Here are some things to keep in mind:
Age. Not every birth mother starts her journey at the age of 16. There are birth mothers that range from 16 to 40. In fact, the biggest collection of expectant mothers range from 20 to mid-thirties.
Marital status. Every woman who comes through our doors has a different relationship status. Maybe she is recently divorced, just married, or not in a relationship at all. No matter the case, all birth mothers come in at different stages of their life.
Race. Women from all different races chose adoption. Being in Nevada, there are all kinds of women who walk through our doors. The idea that it is only young Latina women is an unfair idea many have. Anyone is able to choose adoption.
Education. Plenty of birth mothers have a high school diploma or even a college degree. So, you can eliminate the preconceived notion that birth mothers are uneducated or didn’t finish school. That isn’t true. Yes, some birth mothers choose to put their education on hold for pregnancy, but that doesn’t make them lesser than those who didn’t have to.
Support Systems. Not every birth mother is without a support system. There are plenty who have friends, family members, and other trusted individuals who support, encourage and comfort them throughout the adoption journey. Not every woman goes through the adoption process alone or only their adoption caseworker.
Employment. Maybe the idea that a birth mother doesn’t have a great job is what you think of first. While that can happen, there are women who have amazing jobs and are thriving in them. Birth mothers who are employed, then, may choose to place their baby for adoption because they already have a family, weren’t expecting another child, or can’t afford another child on their current salary.
Types of Birth Mothers
When it comes to who a birth mother is, though, you have to look around. There is no set standard for being one, but we do have a few examples for you. Maybe you fit into one of these, or maybe you are in a category of your own. No matter the label, you are just as valid as any other birth mother.
Military. Military women can find themselves unable to raise a child because, maybe, they are being deployed. That isn’t the only reason it could happen, though.
Addiction. It is true that many birth mothers may or may not struggle with some kind of addiction. But it’s unfair to place all birth mothers into this line of thought. If a birth mother, who may happen to have an addiction, chooses adoption, she is doing everything in her power to make sure her baby has the best chances in life. She is allowing herself to get her life together, if she chooses to do so, as well.
Sexual Assault. It is devastating to know that this happens to women. However, our agency offers temporary housing assistance if she chooses to place her baby for adoption with us. This will ensure that she has a safe and healthy environment for her pregnancy and adoption journey.
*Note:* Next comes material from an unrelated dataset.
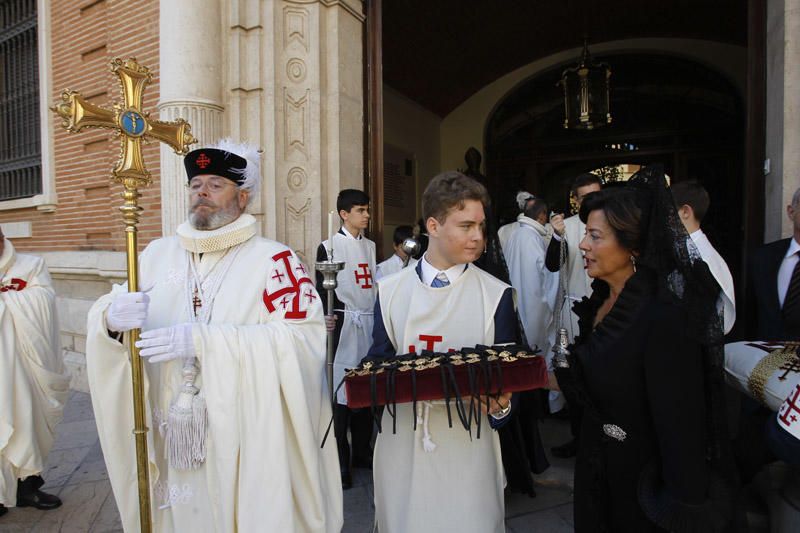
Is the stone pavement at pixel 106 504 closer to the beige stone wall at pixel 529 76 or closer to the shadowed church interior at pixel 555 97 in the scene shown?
the shadowed church interior at pixel 555 97

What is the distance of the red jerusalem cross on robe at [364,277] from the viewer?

Single Women. It seems that, more times than not, pregnancy is unplanned. For a single birth mother who isn’t ready or unable to raise a child on her own, adoption is a great option for her..
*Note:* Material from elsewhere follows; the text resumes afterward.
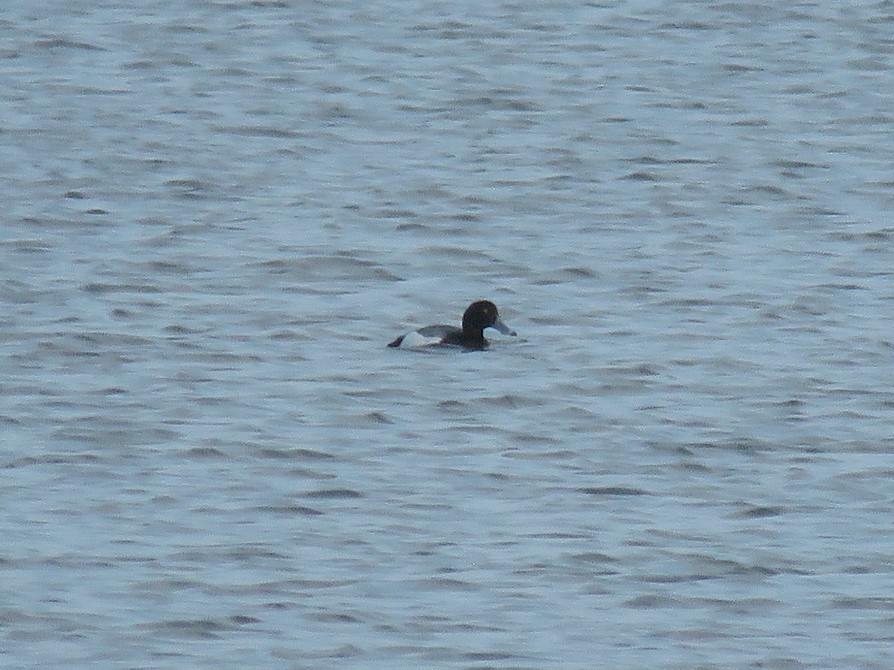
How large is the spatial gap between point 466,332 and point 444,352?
19 centimetres

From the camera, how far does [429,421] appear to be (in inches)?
451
Mother’s Already. There are many birth mothers who are already raising children at home. An unplanned pregnancy can throw a wrench into this and any future plans. Maybe another child wasn’t in the cards at the time and that’s okay.
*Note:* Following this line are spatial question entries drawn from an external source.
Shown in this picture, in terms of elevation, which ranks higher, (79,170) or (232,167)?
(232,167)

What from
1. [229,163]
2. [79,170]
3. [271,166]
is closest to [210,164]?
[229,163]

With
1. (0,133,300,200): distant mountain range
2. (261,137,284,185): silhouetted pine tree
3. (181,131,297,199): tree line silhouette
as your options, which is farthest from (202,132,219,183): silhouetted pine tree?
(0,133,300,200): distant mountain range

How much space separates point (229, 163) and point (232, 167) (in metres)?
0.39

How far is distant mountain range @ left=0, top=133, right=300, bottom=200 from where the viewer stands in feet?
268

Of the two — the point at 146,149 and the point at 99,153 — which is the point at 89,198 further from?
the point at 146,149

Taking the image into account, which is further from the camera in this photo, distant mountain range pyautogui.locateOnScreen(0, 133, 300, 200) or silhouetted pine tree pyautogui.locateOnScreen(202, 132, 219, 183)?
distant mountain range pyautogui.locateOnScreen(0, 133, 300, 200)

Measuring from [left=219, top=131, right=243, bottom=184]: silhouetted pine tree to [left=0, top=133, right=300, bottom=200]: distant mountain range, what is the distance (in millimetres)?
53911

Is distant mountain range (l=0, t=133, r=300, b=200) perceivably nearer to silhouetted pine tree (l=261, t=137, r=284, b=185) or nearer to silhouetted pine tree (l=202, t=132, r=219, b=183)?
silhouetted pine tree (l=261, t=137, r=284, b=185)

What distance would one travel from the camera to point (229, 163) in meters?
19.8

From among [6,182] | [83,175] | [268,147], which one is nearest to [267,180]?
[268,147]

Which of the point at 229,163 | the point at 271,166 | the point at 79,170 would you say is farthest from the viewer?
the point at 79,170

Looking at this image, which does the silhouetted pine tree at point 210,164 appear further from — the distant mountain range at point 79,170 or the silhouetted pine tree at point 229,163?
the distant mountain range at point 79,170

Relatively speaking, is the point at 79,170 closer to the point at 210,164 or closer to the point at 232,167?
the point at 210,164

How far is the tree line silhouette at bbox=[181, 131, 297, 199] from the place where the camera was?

Professional. A birth mother can have an amazing job, but experience an unexpected pregnancy and not be able to care for him or her. Perhaps they are about to get promoted or are too deep into their career to provide the love, care and support her child deserves. After all, having a baby is a huge commitment that not everyone can do. There is nothing wrong with that either.
If you are one of the many examples of a birth mother, know you aren’t alone. There are women who have gone down a similar journey before you. If you aren’t feeling like you are on the list above, just know, no matter what, you are valid. Sure, you may not fit the idea of a birth mother, but most women don’t. Even teen mothers don’t fit the idea of a birth mother set by the world.
The World is Full of Birth Mothers
No matter who you are, or what you do, you are a birth mother. There are women out there just like you. They could be your next door neighbor, a friend or a family member. You never know! The idea that every adoption story starts with a scared teenager needs to be rewritten. You are on this journey and you are the start to this beautiful path.